Il panorama italiano
Dal punto di vista numerico, il panorama italiano è abbastanza povero: si contano non più di una ventina di realtà comunitarie, cui vanno aggiunti cinque-sei progetti, cioè esperienze in via di formazione. Pur presentando esperienze di punta per dimensione (vedi Nomadelfia e Damanhur, la prima con 300 e la seconda con oltre 600 membri residenti) e storia (La Comune di Bagnaia è stata fondata nel ’79), in Italia non è molto facile inserirsi in un ecovillaggio. Le poche realtà esistenti, almeno quelle già consolidate, sono sovrapopolate e ancora maggiori sono le difficoltà per chi intende realizzare un ecovillaggio ex-novo. Il prezzo della terra ha oramai raggiunto valori insostenibili, mentre la precarietà diffusa e la difficoltà di trovare lavoro non facilità né l’accumulazione delle risorse necessarie, né tanto meno lo spostamento da un città all’altra per avvicinarsi a eventuali progetti in via di realizzazione.

Oggi, rispetto a vent’anni fa, il costo della terra è enormemente lievitato, rendendo in molti casi proibitivo l’acquisto di un immobile, in città o in campagna. Nonostante questo quadro poco rassicurante, non mancano comunque esperienze incoraggianti come l’ecovillaggio di Coricelli, in Toscana; Granara, in provincia di Parma e alcuni interessanti progetti che sono in fase di realizzazione in Sardegna. Quel che viene chiesto alla nuova generazione di ecovillaggisti è un grande sforzo di creatività per inventarsi nuove soluzioni. Risulta evidente che oggi il modello «Comune di Bagnaia» o «Ecovillaggi Torri Superiore», è una strada difficilmente percorribile, si tratta di trovare nuove forme di aggregazione comunitaria.

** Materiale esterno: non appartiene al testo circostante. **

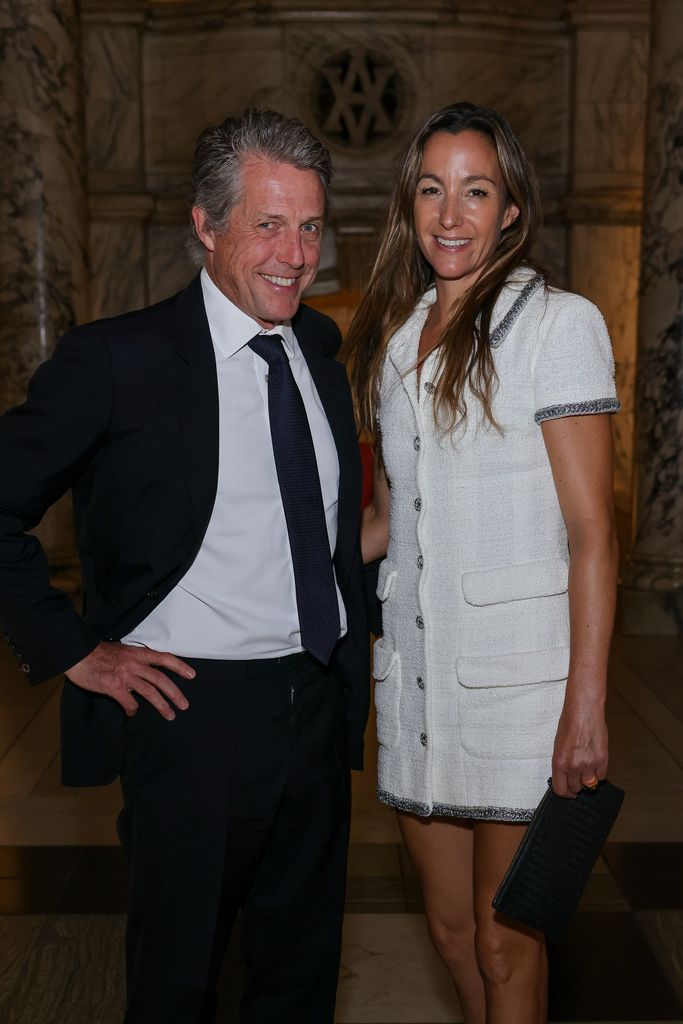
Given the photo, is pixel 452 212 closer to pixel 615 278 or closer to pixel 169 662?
pixel 169 662

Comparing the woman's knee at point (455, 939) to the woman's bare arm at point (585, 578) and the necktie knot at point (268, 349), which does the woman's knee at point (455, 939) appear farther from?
the necktie knot at point (268, 349)

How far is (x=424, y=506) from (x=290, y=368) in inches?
16.8

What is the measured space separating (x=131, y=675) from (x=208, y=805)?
31cm

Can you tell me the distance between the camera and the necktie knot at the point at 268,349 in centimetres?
269

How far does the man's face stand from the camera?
101 inches

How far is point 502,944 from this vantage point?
269cm

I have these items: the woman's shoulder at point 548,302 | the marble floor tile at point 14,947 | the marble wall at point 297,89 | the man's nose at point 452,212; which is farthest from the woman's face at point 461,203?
the marble wall at point 297,89

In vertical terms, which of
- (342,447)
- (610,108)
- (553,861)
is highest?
(610,108)

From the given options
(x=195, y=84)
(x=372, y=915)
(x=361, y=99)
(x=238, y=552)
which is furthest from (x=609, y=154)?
(x=238, y=552)

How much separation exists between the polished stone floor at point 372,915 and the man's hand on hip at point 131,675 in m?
1.42

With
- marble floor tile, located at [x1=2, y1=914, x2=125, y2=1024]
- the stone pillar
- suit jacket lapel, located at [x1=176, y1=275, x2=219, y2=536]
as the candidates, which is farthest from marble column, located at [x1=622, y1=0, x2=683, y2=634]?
suit jacket lapel, located at [x1=176, y1=275, x2=219, y2=536]

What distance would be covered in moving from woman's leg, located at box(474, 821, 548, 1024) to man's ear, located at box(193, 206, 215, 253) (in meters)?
1.39

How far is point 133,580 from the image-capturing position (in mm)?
2545

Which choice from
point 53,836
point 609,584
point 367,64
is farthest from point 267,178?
point 367,64
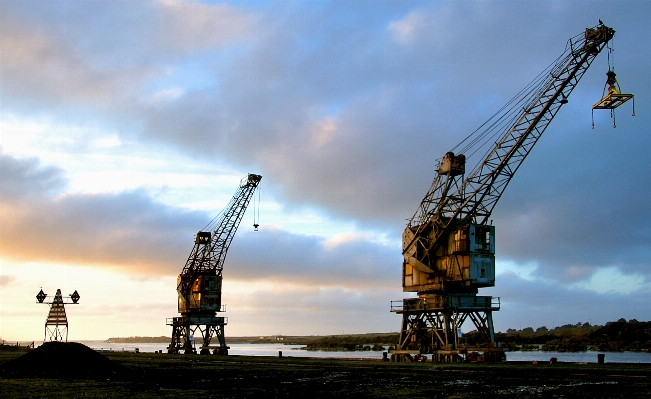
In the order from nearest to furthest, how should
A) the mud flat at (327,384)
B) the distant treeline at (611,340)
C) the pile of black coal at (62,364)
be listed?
the mud flat at (327,384)
the pile of black coal at (62,364)
the distant treeline at (611,340)

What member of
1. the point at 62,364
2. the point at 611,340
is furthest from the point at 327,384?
the point at 611,340

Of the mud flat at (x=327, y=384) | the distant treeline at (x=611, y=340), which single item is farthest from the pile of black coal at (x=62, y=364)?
Answer: the distant treeline at (x=611, y=340)

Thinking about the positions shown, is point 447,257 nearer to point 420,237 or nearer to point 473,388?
point 420,237

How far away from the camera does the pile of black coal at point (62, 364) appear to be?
3812cm

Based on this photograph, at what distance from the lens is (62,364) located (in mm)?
39969

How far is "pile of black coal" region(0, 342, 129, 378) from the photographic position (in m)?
38.1

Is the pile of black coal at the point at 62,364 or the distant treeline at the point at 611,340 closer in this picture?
the pile of black coal at the point at 62,364

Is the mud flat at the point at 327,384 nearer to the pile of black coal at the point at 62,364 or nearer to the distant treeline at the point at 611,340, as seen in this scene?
the pile of black coal at the point at 62,364

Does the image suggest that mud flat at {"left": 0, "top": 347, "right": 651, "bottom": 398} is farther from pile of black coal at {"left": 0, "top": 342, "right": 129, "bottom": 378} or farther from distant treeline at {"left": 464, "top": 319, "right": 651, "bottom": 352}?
Answer: distant treeline at {"left": 464, "top": 319, "right": 651, "bottom": 352}

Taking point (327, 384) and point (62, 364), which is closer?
point (327, 384)

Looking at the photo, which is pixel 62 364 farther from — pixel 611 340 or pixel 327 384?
pixel 611 340

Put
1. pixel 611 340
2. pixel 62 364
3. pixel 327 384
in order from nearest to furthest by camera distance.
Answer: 1. pixel 327 384
2. pixel 62 364
3. pixel 611 340

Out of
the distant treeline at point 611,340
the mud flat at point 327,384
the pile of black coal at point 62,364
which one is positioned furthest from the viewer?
the distant treeline at point 611,340

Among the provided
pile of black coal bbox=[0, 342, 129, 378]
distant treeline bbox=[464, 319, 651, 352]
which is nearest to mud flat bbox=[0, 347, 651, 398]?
pile of black coal bbox=[0, 342, 129, 378]
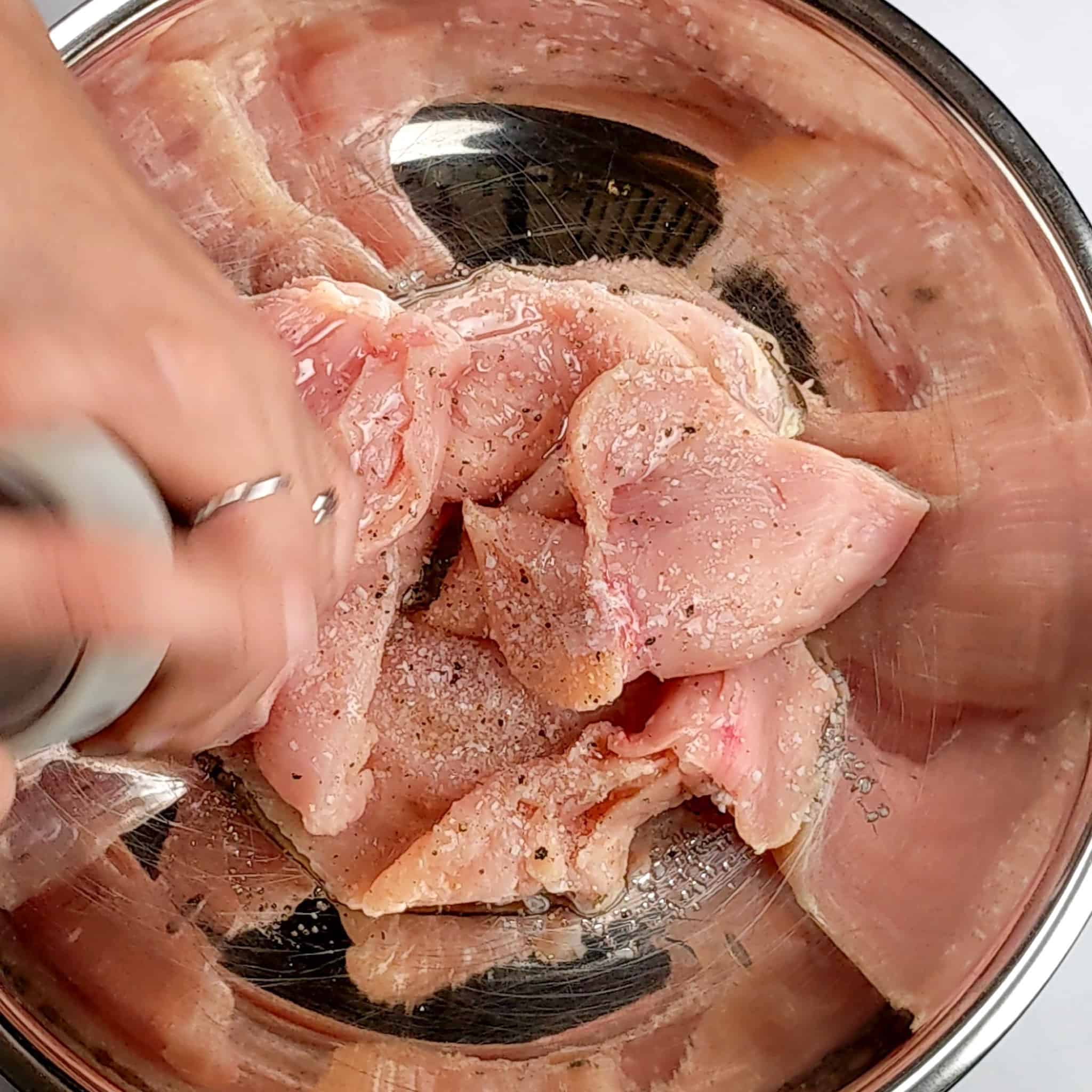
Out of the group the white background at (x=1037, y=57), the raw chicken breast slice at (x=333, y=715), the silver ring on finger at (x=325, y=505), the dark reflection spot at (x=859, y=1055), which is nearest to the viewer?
the silver ring on finger at (x=325, y=505)

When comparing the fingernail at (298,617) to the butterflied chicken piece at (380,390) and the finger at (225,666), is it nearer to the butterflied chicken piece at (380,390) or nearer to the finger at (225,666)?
the finger at (225,666)

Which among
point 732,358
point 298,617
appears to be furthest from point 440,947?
point 732,358

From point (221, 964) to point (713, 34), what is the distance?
3.65ft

Una strada può essere quella del cohousing: una sorta di condomino solidale, sperimentato con successo dall’associazione Mondo di Comunità e famiglia; l’altra, tutta da inventare potrebbe essere una sorta di «ecovillaggio diffuso», dove uno o più nuclei, pur conservando la loro individualità si mettono in connessione con famiglie, singoli e realtà associative del luogo per realizzare una rete solidale territoriale, in grado di fungere da riferimento per tutti coloro che vogliono concorre alla realizzazione di un «mondo migliore » a partire dal loro quotidiano.